Steelmakers, paying 90 percent more for iron ore, have to raise prices to pass on the higher raw material costs, the World Steel Association (WSA) said.
The move by iron ore exporters this year to abandon a 40-year custom of setting annual prices in favor of quarterly contracts is a “very negative trend,” WSA chairman Paolo Rocca said in an interview in Beijing yesterday.
The change and the higher costs that it entails “will affect our customers,” he said.
The association last month called on authorities globally to examine the iron ore market after Brazil’s Vale SA won a 90 percent price increase from Japanese mills for quarterly contracts starting on April 1.
Posco, Asia’s third-biggest steelmaker, raised prices for its products this month by as much as 25 percent because of escalating costs. In Taiwan, China Steel Corp (中鋼), the nation’s biggest steelmaker, has raised prices three times this year, a 17.8 percent increase in total, and said last month more increases were in the pipeline for the third quarter.
“I think we have no alternative but to transfer the increase in costs to the market,” Rocca said.

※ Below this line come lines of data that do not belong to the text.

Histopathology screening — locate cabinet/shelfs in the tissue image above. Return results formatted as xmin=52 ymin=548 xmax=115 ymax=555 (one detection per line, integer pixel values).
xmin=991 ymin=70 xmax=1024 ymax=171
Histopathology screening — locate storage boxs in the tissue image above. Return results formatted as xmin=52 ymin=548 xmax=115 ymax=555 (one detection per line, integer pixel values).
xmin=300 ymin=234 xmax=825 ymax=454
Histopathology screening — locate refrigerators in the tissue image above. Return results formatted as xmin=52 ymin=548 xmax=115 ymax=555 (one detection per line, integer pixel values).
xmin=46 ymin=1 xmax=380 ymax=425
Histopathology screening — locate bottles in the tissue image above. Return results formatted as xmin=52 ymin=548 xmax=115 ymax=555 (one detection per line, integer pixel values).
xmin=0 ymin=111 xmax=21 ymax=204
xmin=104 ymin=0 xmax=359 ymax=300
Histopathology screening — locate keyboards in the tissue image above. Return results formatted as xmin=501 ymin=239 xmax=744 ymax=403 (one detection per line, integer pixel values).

Quarterly ore pricing “will [make] our industry less competitive against the aluminum and raw material industries. This will affect our industry,” he said.
Vale, BHP Billiton Ltd and Rio Tinto Group account for about two thirds of the globally traded iron ore market, estimated at US$200 billion a year, according to Credit Suisse Group.
The Chinese government last month said it was investigating the possibility that the three companies may be monopolizing supplies of the steelmaking ingredient.
Rio Tinto and BHP Billiton, the second and third-largest exporters of the material, are also proposing combining their operations in Australia into a 50-50 joint venture to save at least US$10 billion. The proposal is under review by competition authorities in Europe, Australia, South Korea and China.
The combination will “severely hamper our steel industry, as this will create excess concentration,” Rocca said.